======== GIVEN INFORMATION ========
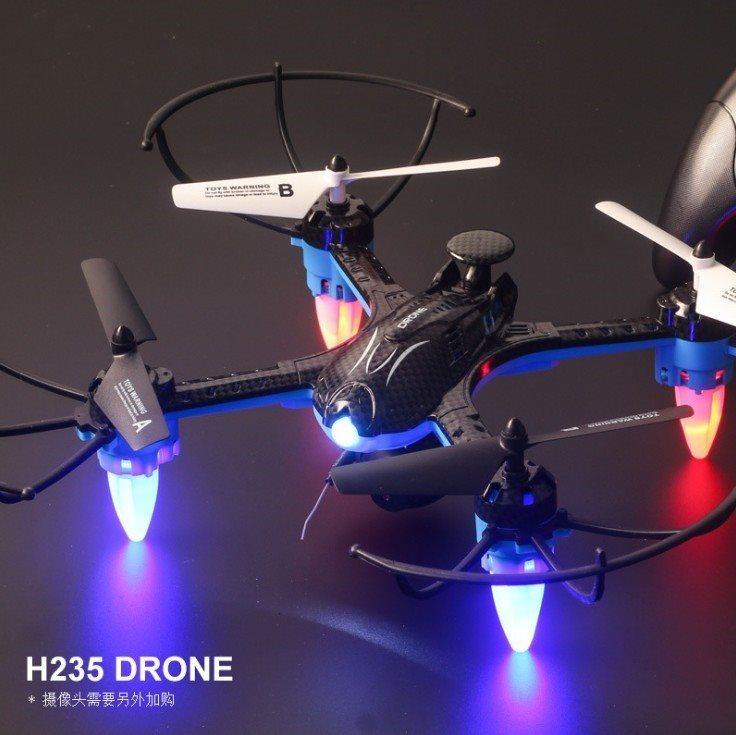 [子妤良品精品店电动,遥控飞机]玩具 带遥控充电无人机可飞行器耐摔定月销量0件仅售79.68元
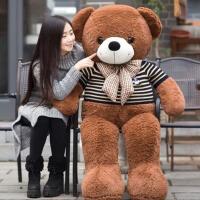 毛绒玩具公仔大号毛衣玩偶领结抱抱熊生日礼物送女友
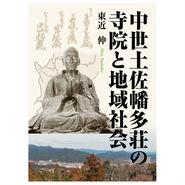 中世土佐幡多荘の寺院と地域社会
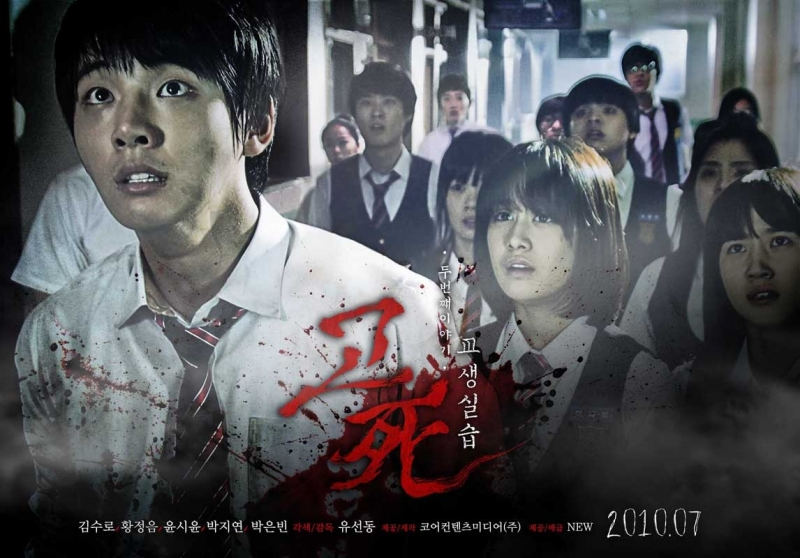 Poster của bộ phim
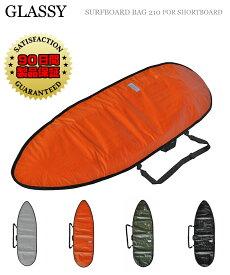 """【送料無料】 サーフボードケース サーフィン ボードケース ハードケース ボードバッグ ショートボード レトロボード フィッシュボード 210cm(6'4"""") GLASSY グラッシー"""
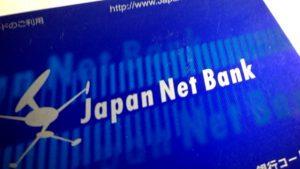 ネットバンクの銀行口座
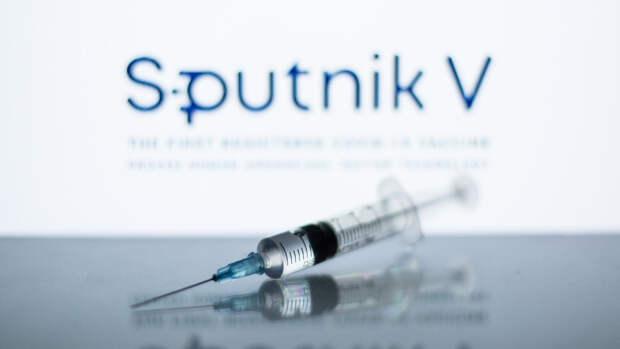 """Президент и первая леди Анголы привились вакциной """"Спутник V"""""""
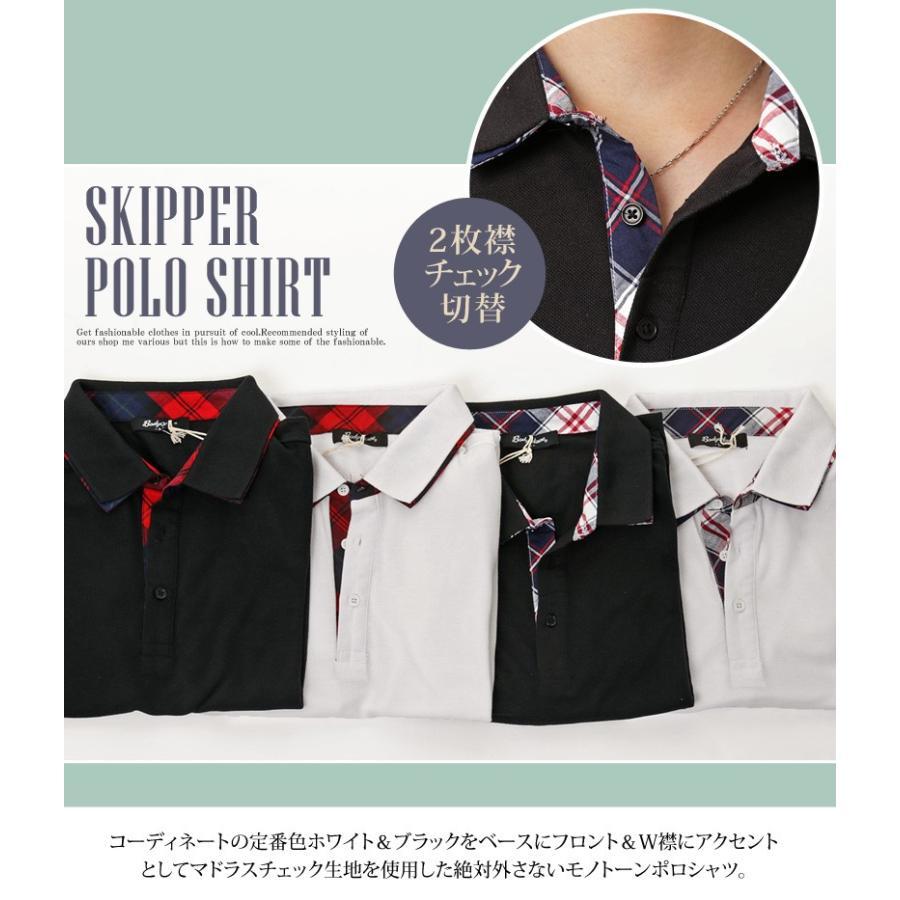 ポロシャツ メンズ 半袖 無地 ポロシャツ 鹿の子 チェック ビズポロ ビジネス Tシャツ 衿 襟 トップス メンズファッション|topism|11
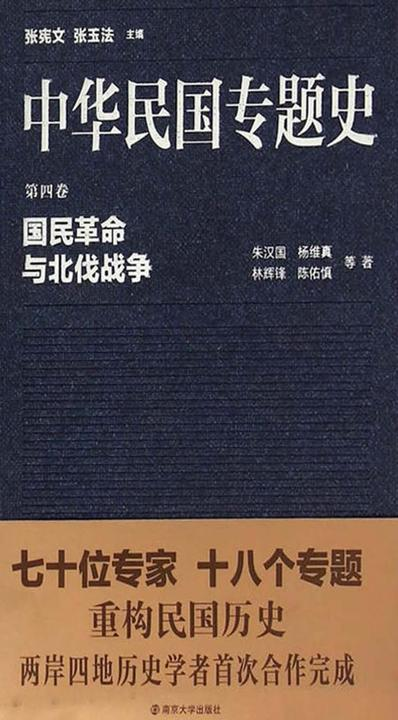 中华民国专题史 第04卷 国民革命与北伐战争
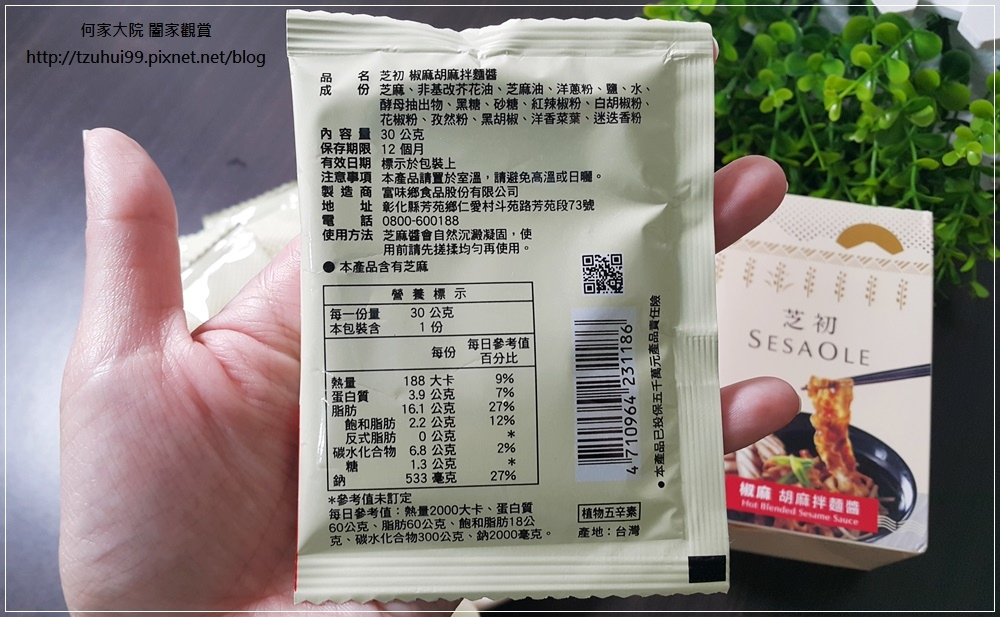 芝初胡麻拌麵醬(原味&椒麻) 13.jpg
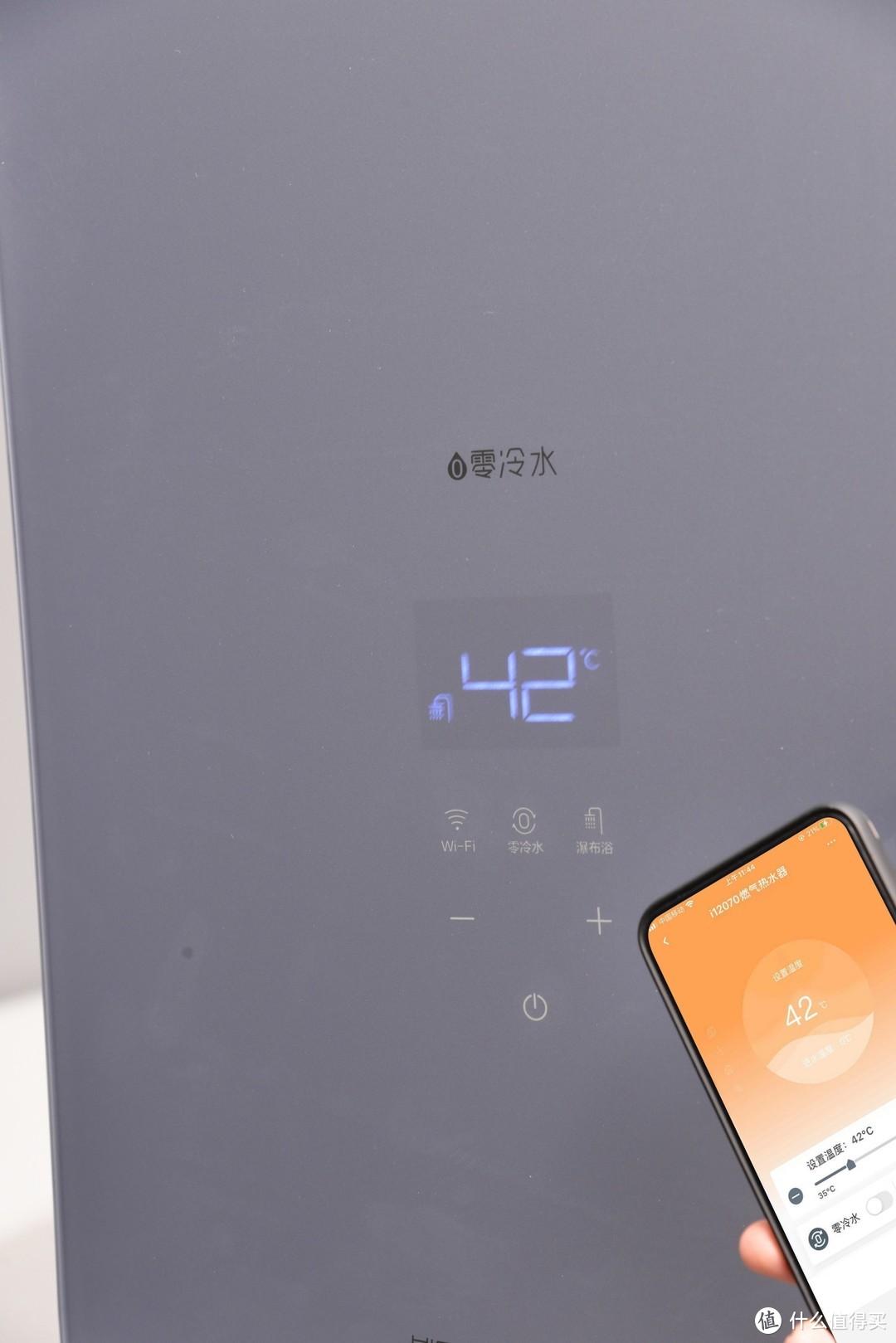 手机安装app后,可以掌握热水器的各项情况,也可以根据情况开/关零冷水的功能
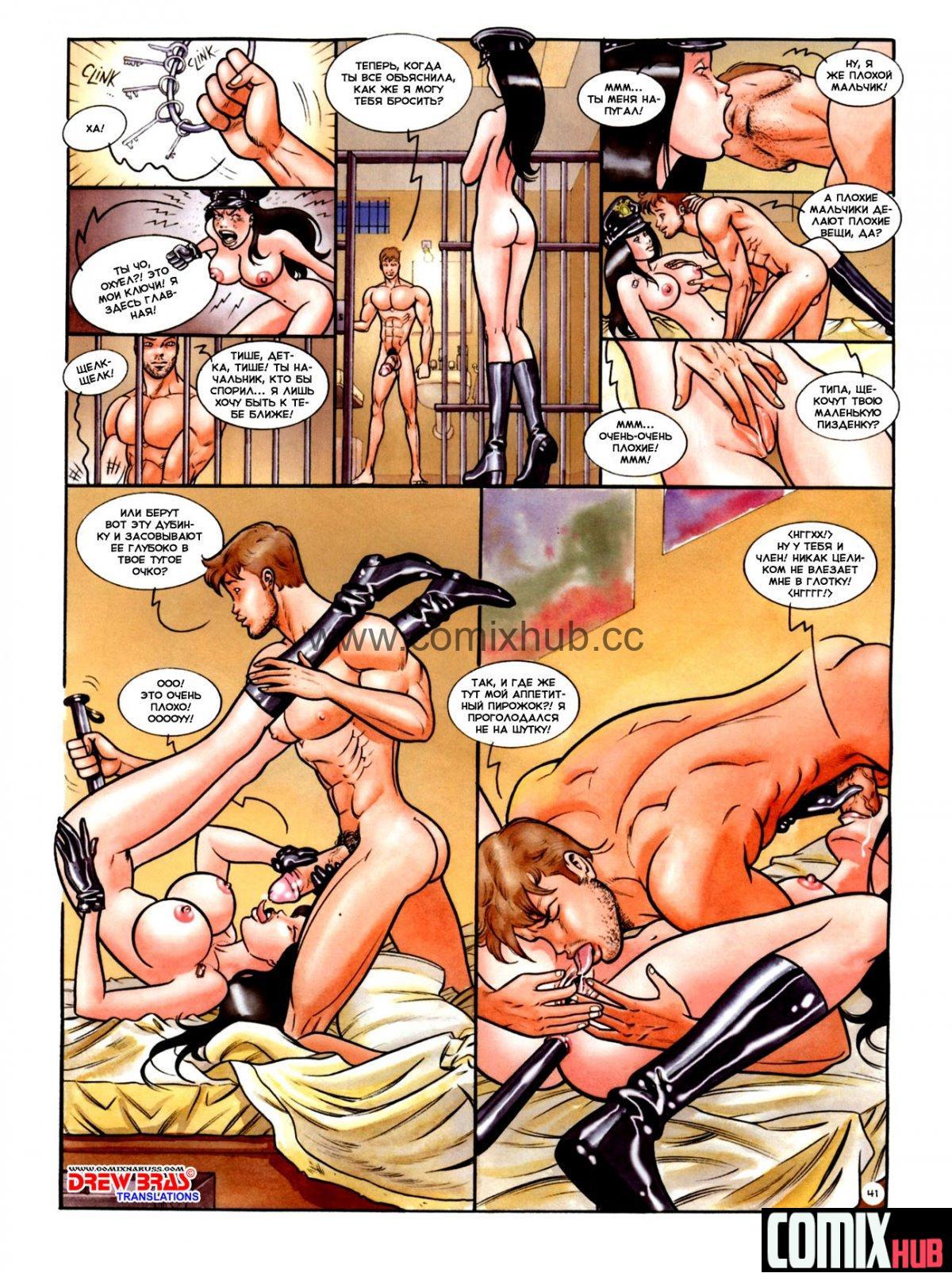 Порно комикс, Вечеринка в пижамах Порно комиксы, Групповой секс, Лесбиянки, Мастурбация, Минет, Фемдом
========
PROBLEM: Exactly reproduce the run of lines from the start of the listing through the line with "ネットバンクの銀行口座", inclusive; pictures are not copied.

ANSWER SECTION:
 [子妤良品精品店电动,遥控飞机]玩具 带遥控充电无人机可飞行器耐摔定月销量0件仅售79.68元
 毛绒玩具公仔大号毛衣玩偶领结抱抱熊生日礼物送女友
 中世土佐幡多荘の寺院と地域社会
 Poster của bộ phim
 """【送料無料】 サーフボードケース サーフィン ボードケース ハードケース ボードバッグ ショートボード レトロボード フィッシュボード 210cm(6'4"""") GLASSY グラッシー"""
 ネットバンクの銀行口座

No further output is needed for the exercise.